Our analysis is based on a number of macro factors that we believe will continue to pressure the U.S. mall space. We highlight a number of key drivers to our mall closure forecast:

.           Continuation of online sales penetrations reaching 30-40%

.           Persistently negative mall traffic, a headwind we believe will not abate over time

.           Shrinking department store footprints, as we estimate ~200-300 units will shutter over the next few years

.           Transformation of the purpose of the store to customer acquisition vs. transaction execution

.           The rise of different store formations including: small formats, “cool streets”, lifestyle centers, etc.

.           The continued adoption of smart speakers and voice-enabled commerce

.           Market share gains at deep value retailers including warehouse clubs.

 

Cowen’s New Store Will Do More

 

We believe stores can adapt and thrive through addressing Cowen’s “Three C’s”: Convenience, Curation, and Culture along Cowen’s “Three P’s” of the purchasing journey: Pre-Purchase, Purchase, and Post-Purchase.

Cowen’s “Three C’s” And “Three P’s”: The New Purpose Of The Store

 

For the majority of our coverage universe, there are opportunities to both overhaul select parts of the business models, as well as tweak existing programs in order to keep pace with the quickly changing landscape. We highlight four key strategies which can allow traditional, public retailers to compete in an increasingly sophisticated, tech-heavy retail world: (1) Implement a loyalty program; (2) Focus on Customer Relationship Management programs (CRM); (3) Embrace Data; and (4) Align with a “Retail Superpower”.

 

Over the long term, our view is that traditional retailers will ultimately fail if they do not quickly embrace data, loyalty, CRM, or align with a huge retail player who is best-of-breed in these capabilities. We present Cowen’s Retail “Rules of the Road” for the long term. As companies strategize and adapt, we believe key questions in relation to Cowen’s matrix of the “3 C’s and 3 P’s” for retail management teams need to be considered:

 

  1. Convenience: Does my company offer “Buy-Online, Pick-Up In Store” or “Car Pickup”? Can we offer tracking capabilities for orders purchased online?
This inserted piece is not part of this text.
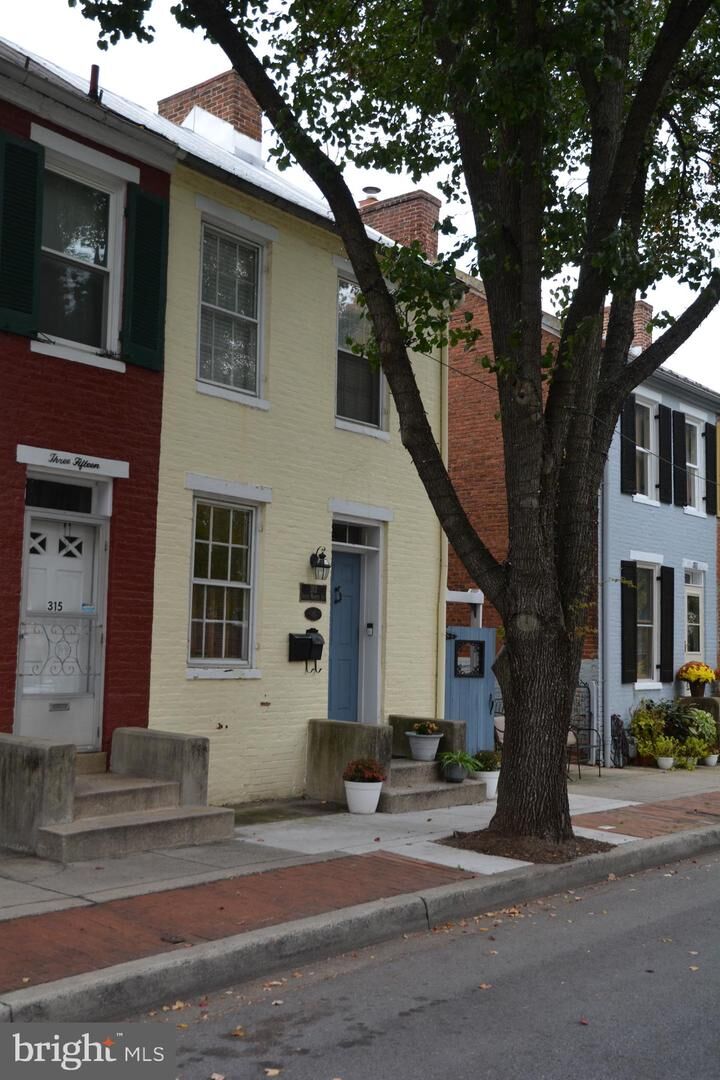 Property Photo: 313 S Market Street MD 21701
Is the shopping experience personally friction-less and does it minimize task time which can then be reinvested at the leisure of the customer? Can it begin or end seamlessly across mobile, stores, desktop, or automobiles? How do you help customers improve their lives and drive their own version of “value?”

 

  1. Culture: Did you create, inspire, and foster an interactive and personal community? Do customers think about you before, during, and after a purchase and why and how? Which events should you host to connect you to local communities?

 

  1. Curation: Are you a brand, a house of brands, or an everything-store? Does your identifiable or iconic lifestyle vision inspire trust, aspirations, and emotions in a consistent yet innovative and dynamic manner? Does your assortment help customers personally navigate a sea of choices? Does your experience soothe or cause anxiety?